Onmaatschappelijkheid
door C. Schlimmer-Arntzenius.
Onmaatschappelijkheid!
Weet ge 't wel, wàt het is, een onmaatschappelijke te zijn?
Weet ge 't wel, wàt het is, zich niet te storen aan de maatschappij, dat nest van leugen, bedrog en een rad-voor-de oogen draaierij?
Weet ge wel wàt het inhoudt, zich zelf te zijn en geen comedie te moeten spelen?
Weet ge dan wèl, dat het een reuzenwerk is, wat ge zult beginnen, en dat van alle kanten, als het ware spoken u aangrijnzen en u zullen tegenwerken?
Weet ge dan wel, dat ge, vóórdat ge nog goed begonnen zijt, reeds moedeloos zult zijn geworden door al die tegenkanting en door al de aanvallen, u moreel toegebracht?
Een onmaatschappelijke! Een natuurgetrouwe, een mensch, wars van leugen en bedrog! Ik zou haast Jochanaän (Salomé) hooren zeggen: ‘Raak haar niet aan! raak haar niet aan! Zij is de pest voor iedereen! Zij leidt tot het verderf!’

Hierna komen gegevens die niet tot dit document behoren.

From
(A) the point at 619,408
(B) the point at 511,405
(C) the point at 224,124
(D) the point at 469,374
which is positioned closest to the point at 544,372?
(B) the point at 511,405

Men moet zich schikken naar de maatschappij, men moet de vormen in acht nemen, 't komt er niet op aan, hoe de omstandigheden zijn, men moet het alphabet van ‘dit mag je’ en ‘dat mag je niet,’ geregeld achter elkaar opzeggen, er mag geen fantasie bij te pas komen....
Neen, altijd moet men handelen zooals geschreven staat in het boek, dat de maatschappij heeft bedacht; geen questie van je eigen wil volgen; de natuur zooveel mogelijk verloochenen....
Gij, jong meisje, wier aanstaande ziek ligt op zijn kamer, gij moogt er niet heen, want ge zijt nog niet gehuwd, gij moet op een nobelen afstand blijven van zijn woning.... En als ge 't tòch waagt, er heen te gaan, o, wee, uw naam is pardoes naar de haaien, ge zijt onmaatschappelijk geweest?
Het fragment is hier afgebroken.